Track 6: The Cure (Lady Gaga)

*NOTE: CW for writing about body image/disordered eating*

KØBENHAVN, DK — If you say you’re going to Copenhagen, chances are high that someone will mention The Bear and/or the food scene. Though I haven’t watched the show, so much of my own joy of being in Copenhagen has been the food. Beyond its culinary reputation for world-renowned, Michelin-starred restaurants like Noma and Geranium, Copenhagen is home to incredible, casual (yet still expensive) dining options and world-class pastries. The friends I made here and I have bonded over our shared love for carrot cake (which will take center stage in a future blog post), and I have been to far more bakeries and coffeeshops around the city than I would like to count or admit.

While I have dropped far too much cash on meals out and specialty coffee, Copenhagen’s status as one of the most expensive cities in the world has also meant that my time here marks the first time I am cooking for myself almost full-time, without the luxury of an unlimited Claremont College meal plan and a dining hall just beyond my door. I’ve experimented with how long I can stretch out Danish produce before it goes bad (spoiler: things rot much faster here), pored over New York Times Cooking website for recipes, and spent far too much time deciphering Danish labels at the grocery.

Across the board, study abroad has been a wonderful amalgamation of growth, upheaval, and choices. Growth in that it has forced me to be more independent than I have ever been—navigating a new city without the “life training wheels” my liberal arts college provides; upheaval in the way that Copenhagen has been this liminal space, separate from my reality and entirely independent of my grounding forces of people and places at home and college; and choices in the sense that my life here feels like mine to make. In a city where food is everything, my choices around eating are abundant. 

In my last blog post, I wrote about what it meant for me to make the choice to take a step back from soccer during study abroad. Since I was seven, my workout schedule, like most of my life, has been predetermined by my sport. I never had to think about whether I was getting “enough” exercise, because I had an hour and a half of practice or a game most days. I chose to relinquish that routine during study abroad. I bought a gym membership at SATS with the DIS student discount ($175 for four months!), and I learned how many layers I need to stay warm while running outside in sub forty temperatures.

With no obligation to anyone but myself, the influx of choices at my fingertips brought opportunity and, unexpectedly, immense guilt.

As I reflect on this past semester, I’ve realized that eating and exercise are much easier to control when I’m in a routine. Study abroad upended the monotony of home: no more practices, no more dining hall options. Not to mention that the constant traveling that many abroad students engage in (including myself) leaves little room during those travel-heavy periods to establish consistency. 

Even before I arrived in Copenhagen, eating and exercise were intrinsically intertwined to my body image. In the back of my mind, how much I eat only matters when I don’t exercise, because the two cancel out in how they impact my body. Choosing to step away from campus, from soccer, meant I was working out less (because student-athletedom requires an absurd number of hours dedicated to sport), and my body still required the same fuel, plus a few more Danish pastries for happiness sake.

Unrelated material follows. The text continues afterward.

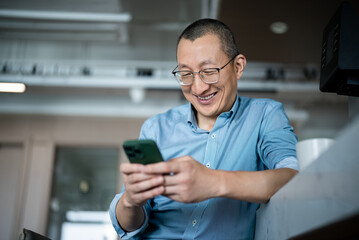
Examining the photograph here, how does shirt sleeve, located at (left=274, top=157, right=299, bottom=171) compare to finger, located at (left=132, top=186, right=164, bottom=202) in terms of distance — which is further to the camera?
shirt sleeve, located at (left=274, top=157, right=299, bottom=171)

I believe that disordered eating is an unspoken language for those of us raised as women. Especially in this day and age, the hypervisual nature of social media bombards us with expectations of what your body should look like and what ‘healthy’ entails. When I arrived in Copenhagen, it was as though, all of a sudden, those standards of beauty were embodied and constantly walking right next to me. I’ve never been around so many tall, thin blonde women in my life, all complete with their perfect skin and perfect clothes. This is most definitely an exaggeration, and I know that this characterization reinforces a specific, and restrictive, depiction of Danishness, and not everyone in Denmark is the hot, tall, blonde-haired-blue-eyed person I describe. However, the ones that fit the former description were those I was most conscious of; I found myself hyperaware of my Asianness, and, by extension, my body itself and how it looked relative to the Danes around me. 

The lyrics of this week’s song have little to do with my reasoning for selecting it. Mostly, the song title and status as a gym playlist staple factored into the decision. The name “The Cure” feels mildly ironic and a little taunting; I know that there is no real “cure,” at least not the immediate, magical one I want, to disordered eating. Moving away from that kind of thought for food is an exercise in itself: repeated flexing of a muscle that you’re conditioned to use in a completely different way. Songs in my gym playlist must be a motivating force for me to do hard things (lift heavy weights, continue running on a treadmill when I desperately want to stop), and “The Cure” fits that bill. Choosing the Lady Gaga song was less of an intentional, specific decision, and more of a general commitment to myself that my gym playlist of the future will be motivation to move and do hard physical things independent from worries about food and body image.

This blogpost is admittedly a little self-indulgent; writing it was essential processing for something I’ve been thinking about all through the semester. However, writing honestly about my experience has been a critical part of my blog, and even if only one person finds resonance in this post, it still feels worth sharing.